# ' A Day in the Woods' - A 'Video Response' to AxMen :)



## RenaisSAWnceMan (May 7, 2011)

This is an 8-part series, with some neat real-life footage..... Kinda a 'counter-AxMen', reality vs. 'Reality' thing.

Some interesting footage/insights, and worth going through the eight parts. (You will need to click on the subsequent part in the right-hand column, at least for several parts....)

[Note: You should be able to go to the youtube page, rather than watch in the embed box here, simply by clicking, or perhaps double-clicking, on the video here.]

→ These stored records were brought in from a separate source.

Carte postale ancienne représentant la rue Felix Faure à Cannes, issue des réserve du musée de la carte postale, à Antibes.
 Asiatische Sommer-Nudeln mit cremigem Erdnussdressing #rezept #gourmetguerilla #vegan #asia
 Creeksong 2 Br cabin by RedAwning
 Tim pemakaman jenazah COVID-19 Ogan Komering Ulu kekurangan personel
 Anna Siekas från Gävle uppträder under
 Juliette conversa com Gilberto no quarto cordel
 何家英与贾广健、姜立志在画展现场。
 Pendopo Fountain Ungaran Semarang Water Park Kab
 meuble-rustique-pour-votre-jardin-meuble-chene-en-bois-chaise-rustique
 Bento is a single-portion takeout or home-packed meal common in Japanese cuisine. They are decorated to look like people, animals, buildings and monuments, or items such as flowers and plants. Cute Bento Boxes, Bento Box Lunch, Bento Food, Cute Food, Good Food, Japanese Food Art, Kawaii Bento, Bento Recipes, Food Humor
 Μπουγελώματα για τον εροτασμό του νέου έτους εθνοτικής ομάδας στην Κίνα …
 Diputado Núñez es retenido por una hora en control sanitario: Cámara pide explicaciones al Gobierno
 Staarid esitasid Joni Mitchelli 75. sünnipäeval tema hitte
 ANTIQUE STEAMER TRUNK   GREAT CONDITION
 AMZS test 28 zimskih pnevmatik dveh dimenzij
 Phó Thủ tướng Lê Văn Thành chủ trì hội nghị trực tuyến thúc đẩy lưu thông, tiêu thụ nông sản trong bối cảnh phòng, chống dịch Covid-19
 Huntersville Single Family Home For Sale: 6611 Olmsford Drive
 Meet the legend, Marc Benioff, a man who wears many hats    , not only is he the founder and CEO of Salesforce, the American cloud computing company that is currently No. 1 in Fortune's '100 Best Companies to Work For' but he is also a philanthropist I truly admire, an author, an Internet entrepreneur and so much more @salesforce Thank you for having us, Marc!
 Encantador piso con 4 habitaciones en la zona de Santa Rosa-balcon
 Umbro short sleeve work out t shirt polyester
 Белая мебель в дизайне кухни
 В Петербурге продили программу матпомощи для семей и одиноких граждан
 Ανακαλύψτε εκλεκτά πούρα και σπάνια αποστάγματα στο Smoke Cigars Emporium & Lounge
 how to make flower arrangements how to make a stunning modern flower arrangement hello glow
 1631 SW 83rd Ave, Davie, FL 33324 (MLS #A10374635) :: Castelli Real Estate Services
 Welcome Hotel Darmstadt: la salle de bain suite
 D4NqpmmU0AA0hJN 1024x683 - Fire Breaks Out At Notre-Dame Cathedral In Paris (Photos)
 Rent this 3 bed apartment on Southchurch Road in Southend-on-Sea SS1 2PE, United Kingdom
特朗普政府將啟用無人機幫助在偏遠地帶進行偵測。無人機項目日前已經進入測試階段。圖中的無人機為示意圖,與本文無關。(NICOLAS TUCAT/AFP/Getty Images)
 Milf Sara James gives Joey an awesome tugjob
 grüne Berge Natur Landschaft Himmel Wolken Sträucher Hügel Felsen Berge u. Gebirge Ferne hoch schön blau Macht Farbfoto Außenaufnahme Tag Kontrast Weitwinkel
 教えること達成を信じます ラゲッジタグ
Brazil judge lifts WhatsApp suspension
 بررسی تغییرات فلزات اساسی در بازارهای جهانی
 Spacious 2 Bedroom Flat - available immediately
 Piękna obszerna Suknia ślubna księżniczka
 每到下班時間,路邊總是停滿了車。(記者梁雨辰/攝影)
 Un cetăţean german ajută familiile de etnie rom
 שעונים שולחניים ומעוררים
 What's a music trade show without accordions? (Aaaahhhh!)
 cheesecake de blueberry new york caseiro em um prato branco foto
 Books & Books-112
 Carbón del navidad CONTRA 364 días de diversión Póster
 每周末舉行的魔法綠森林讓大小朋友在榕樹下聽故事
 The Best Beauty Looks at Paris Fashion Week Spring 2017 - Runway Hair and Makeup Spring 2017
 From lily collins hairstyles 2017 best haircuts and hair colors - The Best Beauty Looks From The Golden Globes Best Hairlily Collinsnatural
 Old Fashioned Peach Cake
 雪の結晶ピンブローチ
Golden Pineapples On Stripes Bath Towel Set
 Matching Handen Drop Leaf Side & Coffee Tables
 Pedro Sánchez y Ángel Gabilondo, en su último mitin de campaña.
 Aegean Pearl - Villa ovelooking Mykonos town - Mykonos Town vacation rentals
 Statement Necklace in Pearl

YouTube - a day in the woods pt1


***I couldn't get the embed to take.... Link is above. What do I need to do to get the embed to work? Turn on HTML?


----------



## cowtipper (May 7, 2011)

Let me try...

[video=youtube;TCTFLA1tulE]http://www.youtube.com/watch?v=TCTFLA1tulE&feature=related[/video]


----------



## forestryworks (May 7, 2011)

Yup, those are good videos.


----------



## OregonSawyer (May 8, 2011)

I agree, much better than Ax Men. Real life footage without all the nonsense. I wouldn't mind doing a little project like that actually. It's good for the business to be portrayed in a sensible, unbiased way. As one of the loggers in the video points out; people in the timber processing industry do more to take care of our forests than the "environmentalists" that want to prohibit logging. It is what puts food on their tables, therefore very pertinent to treat it with respect and care.


----------



## RenaisSAWnceMan (May 9, 2011)

Just so all you gents know what is behind all the 'Green mania', there is an agenda....actually, 'Agenda 21', to be precise. 

Do a search, wherefrom you will get results both 'from the Agenda', and those that expose it. The 'sustainable growth', 'sustainable development', endangered-species, 're-wilding' schtuff, etc., proceeds from IT, for the most part. Most here are capable of appreciating nature, wood and the woods, in a reasoned and practical manner. Most of the Greenies, save for the 'propaganda operatives', are just well-intentioned dupes......


----------



## Kingsley (Jul 6, 2011)

More people should watch this. Including the producers of AX men. There were plenty of exciting and entertaining moments there. Kind of funny to hear him complain about offroad diesel at a "buck" a gallon. 

Hope all those guys are doing well. The video was shot back in 2000.

Thanks for sharing.
Marty


----------